[Dataset rows]
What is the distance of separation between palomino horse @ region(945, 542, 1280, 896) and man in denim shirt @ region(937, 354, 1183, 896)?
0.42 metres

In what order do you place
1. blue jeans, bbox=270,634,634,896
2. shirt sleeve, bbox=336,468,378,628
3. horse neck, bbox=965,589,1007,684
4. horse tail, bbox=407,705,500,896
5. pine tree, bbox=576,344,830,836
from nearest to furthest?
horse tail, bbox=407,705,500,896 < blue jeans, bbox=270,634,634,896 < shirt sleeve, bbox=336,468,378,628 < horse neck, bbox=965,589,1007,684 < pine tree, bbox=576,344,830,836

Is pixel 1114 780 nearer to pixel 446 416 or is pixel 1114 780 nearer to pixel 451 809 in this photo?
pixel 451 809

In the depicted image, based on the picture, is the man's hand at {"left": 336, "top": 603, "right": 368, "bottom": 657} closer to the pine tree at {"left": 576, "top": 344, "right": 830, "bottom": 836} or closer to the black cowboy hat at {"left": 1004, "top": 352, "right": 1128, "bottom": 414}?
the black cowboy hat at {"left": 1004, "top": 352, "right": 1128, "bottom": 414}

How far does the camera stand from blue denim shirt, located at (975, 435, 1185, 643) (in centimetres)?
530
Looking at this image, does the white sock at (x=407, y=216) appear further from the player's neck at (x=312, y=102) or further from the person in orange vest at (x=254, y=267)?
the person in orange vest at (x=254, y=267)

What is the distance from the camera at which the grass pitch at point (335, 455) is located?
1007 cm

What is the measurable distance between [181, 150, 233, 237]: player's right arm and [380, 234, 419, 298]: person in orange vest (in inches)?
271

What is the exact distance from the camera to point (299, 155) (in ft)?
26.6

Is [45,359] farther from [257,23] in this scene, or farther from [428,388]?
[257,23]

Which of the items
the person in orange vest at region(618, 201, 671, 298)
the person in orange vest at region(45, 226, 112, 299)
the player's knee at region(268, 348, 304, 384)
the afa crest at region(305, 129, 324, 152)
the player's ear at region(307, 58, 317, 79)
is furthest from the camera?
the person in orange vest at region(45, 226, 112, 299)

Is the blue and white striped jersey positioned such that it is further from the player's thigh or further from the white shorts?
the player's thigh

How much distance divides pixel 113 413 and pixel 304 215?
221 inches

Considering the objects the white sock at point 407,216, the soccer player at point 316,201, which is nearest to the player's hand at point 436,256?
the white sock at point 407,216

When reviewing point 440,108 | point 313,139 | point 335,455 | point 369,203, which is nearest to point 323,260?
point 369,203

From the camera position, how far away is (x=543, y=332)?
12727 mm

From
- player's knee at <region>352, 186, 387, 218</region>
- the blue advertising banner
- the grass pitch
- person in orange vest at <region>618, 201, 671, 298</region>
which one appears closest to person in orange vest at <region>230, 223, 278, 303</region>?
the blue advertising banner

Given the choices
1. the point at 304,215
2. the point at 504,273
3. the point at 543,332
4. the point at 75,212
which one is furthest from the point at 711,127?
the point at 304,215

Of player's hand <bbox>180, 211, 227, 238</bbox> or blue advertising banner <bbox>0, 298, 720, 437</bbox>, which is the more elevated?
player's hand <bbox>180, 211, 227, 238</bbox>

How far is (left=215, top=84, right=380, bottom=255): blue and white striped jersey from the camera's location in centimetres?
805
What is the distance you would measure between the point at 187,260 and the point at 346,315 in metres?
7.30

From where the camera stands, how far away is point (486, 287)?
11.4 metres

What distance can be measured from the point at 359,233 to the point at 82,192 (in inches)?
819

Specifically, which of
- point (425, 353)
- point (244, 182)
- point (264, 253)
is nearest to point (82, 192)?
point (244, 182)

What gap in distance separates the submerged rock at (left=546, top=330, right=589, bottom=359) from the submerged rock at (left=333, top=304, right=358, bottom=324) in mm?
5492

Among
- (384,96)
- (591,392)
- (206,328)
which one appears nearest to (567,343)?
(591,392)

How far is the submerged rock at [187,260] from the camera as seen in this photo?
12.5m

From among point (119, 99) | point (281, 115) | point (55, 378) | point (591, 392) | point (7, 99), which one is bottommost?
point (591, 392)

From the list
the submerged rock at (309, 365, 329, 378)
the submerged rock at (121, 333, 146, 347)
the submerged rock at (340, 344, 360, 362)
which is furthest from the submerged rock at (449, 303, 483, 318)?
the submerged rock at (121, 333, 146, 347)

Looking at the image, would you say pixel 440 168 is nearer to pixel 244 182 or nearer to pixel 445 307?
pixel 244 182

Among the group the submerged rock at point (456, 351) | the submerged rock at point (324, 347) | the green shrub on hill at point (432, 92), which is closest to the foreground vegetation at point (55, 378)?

Task to complete
Copy every entry above word for word, leaving each one unchanged.

Correct result
What is the distance of separation between palomino horse @ region(945, 542, 1280, 896) and man in denim shirt @ region(937, 354, 1183, 896)?
0.42 metres

In what order do you place
1. blue jeans, bbox=270,634,634,896
2. shirt sleeve, bbox=336,468,378,628
3. horse neck, bbox=965,589,1007,684
4. horse tail, bbox=407,705,500,896
5. pine tree, bbox=576,344,830,836
from nearest to furthest?
horse tail, bbox=407,705,500,896 < blue jeans, bbox=270,634,634,896 < shirt sleeve, bbox=336,468,378,628 < horse neck, bbox=965,589,1007,684 < pine tree, bbox=576,344,830,836

Is pixel 1114 780 nearer to pixel 446 416 or is pixel 1114 780 nearer to pixel 451 809 in this photo?
pixel 451 809

In the depicted image, based on the picture, is the man's hand at {"left": 336, "top": 603, "right": 368, "bottom": 657} closer to the pine tree at {"left": 576, "top": 344, "right": 830, "bottom": 836} or closer to the black cowboy hat at {"left": 1004, "top": 352, "right": 1128, "bottom": 414}?
the black cowboy hat at {"left": 1004, "top": 352, "right": 1128, "bottom": 414}

How far does the camera stand from blue denim shirt, located at (975, 435, 1185, 643) (in centimetres)?
530
Looking at this image, does the white sock at (x=407, y=216) appear further from the player's neck at (x=312, y=102) or further from the person in orange vest at (x=254, y=267)?
the person in orange vest at (x=254, y=267)

What is the distance from the camera at which the grass pitch at point (335, 455) is located?
1007 cm

What is the measurable distance between [181, 150, 233, 237]: player's right arm and [380, 234, 419, 298]: person in orange vest (in inches)?
271

What is the exact distance from the camera to point (299, 155) (in ft)?
26.6

Is [45,359] farther from [257,23] in this scene, or farther from [428,388]?
[257,23]

Which of the items
the person in orange vest at region(618, 201, 671, 298)
the person in orange vest at region(45, 226, 112, 299)
the player's knee at region(268, 348, 304, 384)
the afa crest at region(305, 129, 324, 152)
the player's ear at region(307, 58, 317, 79)
is furthest from the camera?
the person in orange vest at region(45, 226, 112, 299)

Is the blue and white striped jersey positioned such that it is further from the player's thigh or further from the white shorts?
the player's thigh

How much distance divides pixel 113 413 and pixel 304 215?
221 inches

Considering the objects the white sock at point 407,216, the soccer player at point 316,201, which is nearest to the player's hand at point 436,256?
the white sock at point 407,216

When reviewing point 440,108 | point 313,139 | point 335,455 | point 369,203, which is nearest to point 323,260?
point 369,203

From the camera position, how far away is (x=543, y=332)?
12727 mm

From
- player's knee at <region>352, 186, 387, 218</region>
- the blue advertising banner
- the grass pitch
- person in orange vest at <region>618, 201, 671, 298</region>
which one appears closest to person in orange vest at <region>230, 223, 278, 303</region>?
the blue advertising banner

Given the choices
1. the point at 304,215
2. the point at 504,273
3. the point at 543,332
4. the point at 75,212
which one is furthest from the point at 711,127?
the point at 304,215

Of player's hand <bbox>180, 211, 227, 238</bbox> or blue advertising banner <bbox>0, 298, 720, 437</bbox>, which is the more elevated?
player's hand <bbox>180, 211, 227, 238</bbox>

How far is (left=215, top=84, right=380, bottom=255): blue and white striped jersey from the camera's location in centimetres?
805
What is the distance you would measure between the point at 187,260 and the point at 346,315 in metres?
7.30

From where the camera stands, how far away is point (486, 287)?
11.4 metres

What distance can be measured from the point at 359,233 to the point at 82,192 (in inches)?
819

Specifically, which of
- point (425, 353)
- point (244, 182)
- point (264, 253)
is nearest to point (82, 192)?
point (244, 182)

What gap in distance separates the submerged rock at (left=546, top=330, right=589, bottom=359) from the submerged rock at (left=333, top=304, right=358, bottom=324) in mm?
5492

Among
- (384,96)
- (591,392)
- (206,328)
which one appears nearest to (567,343)?
(591,392)

How far is the submerged rock at [187,260] from the camera as seen in this photo?
12.5m

From among point (119, 99) | point (281, 115) | point (55, 378) | point (591, 392) | point (7, 99), which one is bottommost?
point (591, 392)

From the list
the submerged rock at (309, 365, 329, 378)
the submerged rock at (121, 333, 146, 347)
the submerged rock at (340, 344, 360, 362)
which is furthest from the submerged rock at (449, 303, 483, 318)?
the submerged rock at (121, 333, 146, 347)

Looking at the image, would you say pixel 440 168 is nearer to pixel 244 182 or nearer to pixel 445 307?
pixel 244 182

Among the group the submerged rock at point (456, 351) | the submerged rock at point (324, 347) | the green shrub on hill at point (432, 92), which is closest to the foreground vegetation at point (55, 378)?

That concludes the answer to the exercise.